• **Provided material**:

::::::::::

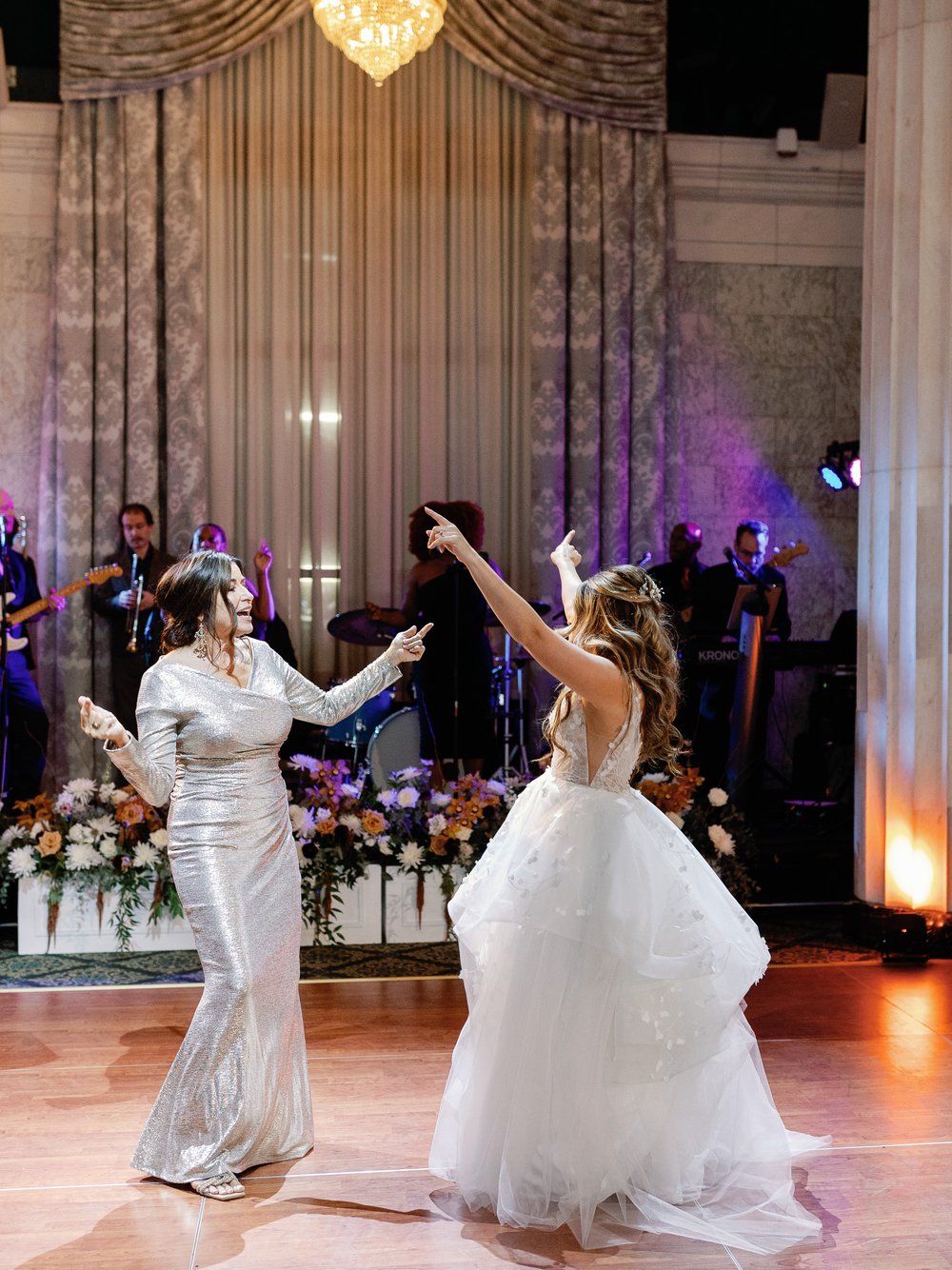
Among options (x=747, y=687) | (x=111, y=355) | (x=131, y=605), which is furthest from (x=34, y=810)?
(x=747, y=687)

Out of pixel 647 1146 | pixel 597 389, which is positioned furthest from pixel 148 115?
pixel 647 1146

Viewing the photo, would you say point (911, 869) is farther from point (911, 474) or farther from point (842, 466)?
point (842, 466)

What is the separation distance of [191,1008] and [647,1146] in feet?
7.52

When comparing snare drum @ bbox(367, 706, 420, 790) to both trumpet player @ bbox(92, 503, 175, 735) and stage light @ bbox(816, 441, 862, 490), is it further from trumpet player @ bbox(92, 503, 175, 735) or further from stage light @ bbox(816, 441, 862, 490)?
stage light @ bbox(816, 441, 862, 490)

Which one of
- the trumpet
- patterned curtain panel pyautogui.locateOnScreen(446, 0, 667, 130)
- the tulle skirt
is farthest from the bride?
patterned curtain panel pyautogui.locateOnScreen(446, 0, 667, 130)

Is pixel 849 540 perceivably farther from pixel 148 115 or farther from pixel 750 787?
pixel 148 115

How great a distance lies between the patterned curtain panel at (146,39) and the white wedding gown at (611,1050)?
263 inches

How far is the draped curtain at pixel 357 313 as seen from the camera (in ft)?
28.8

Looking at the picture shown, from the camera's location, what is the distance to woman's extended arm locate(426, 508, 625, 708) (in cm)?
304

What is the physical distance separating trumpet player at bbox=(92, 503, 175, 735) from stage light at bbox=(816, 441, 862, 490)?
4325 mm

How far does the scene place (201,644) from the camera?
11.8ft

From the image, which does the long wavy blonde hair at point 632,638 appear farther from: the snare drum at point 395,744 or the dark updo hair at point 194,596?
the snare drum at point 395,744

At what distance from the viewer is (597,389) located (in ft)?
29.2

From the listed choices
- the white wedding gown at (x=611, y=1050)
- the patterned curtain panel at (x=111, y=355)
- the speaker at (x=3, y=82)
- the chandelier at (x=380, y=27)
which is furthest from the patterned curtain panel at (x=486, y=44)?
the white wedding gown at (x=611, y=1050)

::::::::::

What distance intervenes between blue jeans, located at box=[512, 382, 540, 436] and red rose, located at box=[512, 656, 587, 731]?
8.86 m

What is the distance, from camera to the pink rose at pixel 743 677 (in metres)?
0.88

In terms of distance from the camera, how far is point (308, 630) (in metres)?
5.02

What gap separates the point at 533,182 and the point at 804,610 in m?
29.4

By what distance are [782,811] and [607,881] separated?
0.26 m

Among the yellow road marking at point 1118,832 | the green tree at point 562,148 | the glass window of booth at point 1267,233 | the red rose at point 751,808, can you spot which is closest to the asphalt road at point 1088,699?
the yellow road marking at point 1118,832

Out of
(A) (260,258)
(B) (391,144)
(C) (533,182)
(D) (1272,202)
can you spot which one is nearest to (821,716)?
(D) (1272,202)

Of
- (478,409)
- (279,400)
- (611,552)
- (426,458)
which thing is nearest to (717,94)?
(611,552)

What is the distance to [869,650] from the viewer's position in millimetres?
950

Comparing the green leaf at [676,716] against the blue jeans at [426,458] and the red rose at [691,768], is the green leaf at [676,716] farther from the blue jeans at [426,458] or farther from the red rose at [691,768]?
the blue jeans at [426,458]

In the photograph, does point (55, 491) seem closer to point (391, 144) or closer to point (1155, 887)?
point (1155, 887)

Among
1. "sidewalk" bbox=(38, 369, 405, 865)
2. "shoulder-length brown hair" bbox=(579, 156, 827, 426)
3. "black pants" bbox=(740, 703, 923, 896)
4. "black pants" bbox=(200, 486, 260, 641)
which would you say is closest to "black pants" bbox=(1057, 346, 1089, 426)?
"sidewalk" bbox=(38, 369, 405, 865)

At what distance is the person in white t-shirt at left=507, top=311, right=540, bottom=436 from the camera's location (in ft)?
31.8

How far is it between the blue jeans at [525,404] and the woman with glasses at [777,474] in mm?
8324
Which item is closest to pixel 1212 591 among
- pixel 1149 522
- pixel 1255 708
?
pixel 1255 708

::::::::::

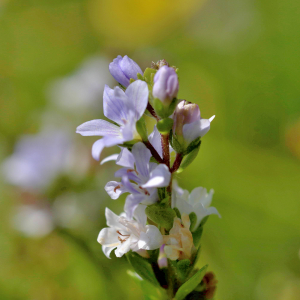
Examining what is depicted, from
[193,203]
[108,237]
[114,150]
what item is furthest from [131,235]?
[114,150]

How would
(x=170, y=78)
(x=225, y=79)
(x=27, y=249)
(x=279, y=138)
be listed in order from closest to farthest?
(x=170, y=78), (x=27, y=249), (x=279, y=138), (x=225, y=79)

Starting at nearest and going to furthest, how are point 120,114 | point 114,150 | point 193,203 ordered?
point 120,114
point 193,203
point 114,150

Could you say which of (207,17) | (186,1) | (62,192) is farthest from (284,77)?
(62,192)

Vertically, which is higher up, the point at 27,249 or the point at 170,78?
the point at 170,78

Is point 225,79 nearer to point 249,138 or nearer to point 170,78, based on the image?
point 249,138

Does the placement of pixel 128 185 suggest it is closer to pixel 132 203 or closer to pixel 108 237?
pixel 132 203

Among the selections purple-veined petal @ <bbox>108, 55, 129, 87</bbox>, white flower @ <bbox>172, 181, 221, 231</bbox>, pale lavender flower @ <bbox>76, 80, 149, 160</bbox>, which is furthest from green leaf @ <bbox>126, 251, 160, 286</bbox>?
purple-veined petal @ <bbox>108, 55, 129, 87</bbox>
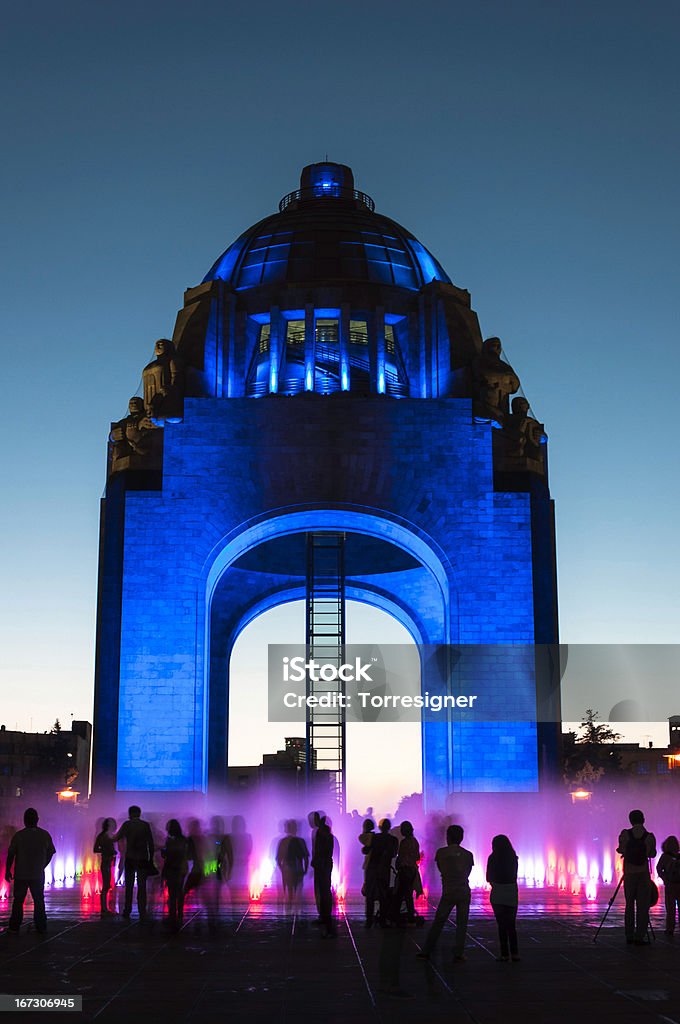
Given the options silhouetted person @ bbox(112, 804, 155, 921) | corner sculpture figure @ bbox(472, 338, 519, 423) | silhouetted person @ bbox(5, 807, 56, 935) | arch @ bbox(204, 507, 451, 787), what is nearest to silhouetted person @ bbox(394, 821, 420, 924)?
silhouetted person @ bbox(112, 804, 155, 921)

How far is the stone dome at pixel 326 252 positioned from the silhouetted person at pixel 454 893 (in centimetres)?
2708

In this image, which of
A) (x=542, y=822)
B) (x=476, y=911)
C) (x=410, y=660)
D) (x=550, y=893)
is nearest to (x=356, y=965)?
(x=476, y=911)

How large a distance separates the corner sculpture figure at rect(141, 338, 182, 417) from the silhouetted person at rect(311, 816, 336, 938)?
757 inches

::::::::::

• **Requirement**:
Display each line of the material above in which the string "trumpet" appears.

• **Result of this task**:
When comparing snare drum @ bbox(367, 706, 420, 790) to both trumpet player @ bbox(92, 503, 175, 735) and stage light @ bbox(816, 441, 862, 490), is it further from trumpet player @ bbox(92, 503, 175, 735) or further from stage light @ bbox(816, 441, 862, 490)?
- the trumpet
What is the physical distance separating trumpet player at bbox=(92, 503, 175, 735) from stage light at bbox=(816, 441, 862, 490)?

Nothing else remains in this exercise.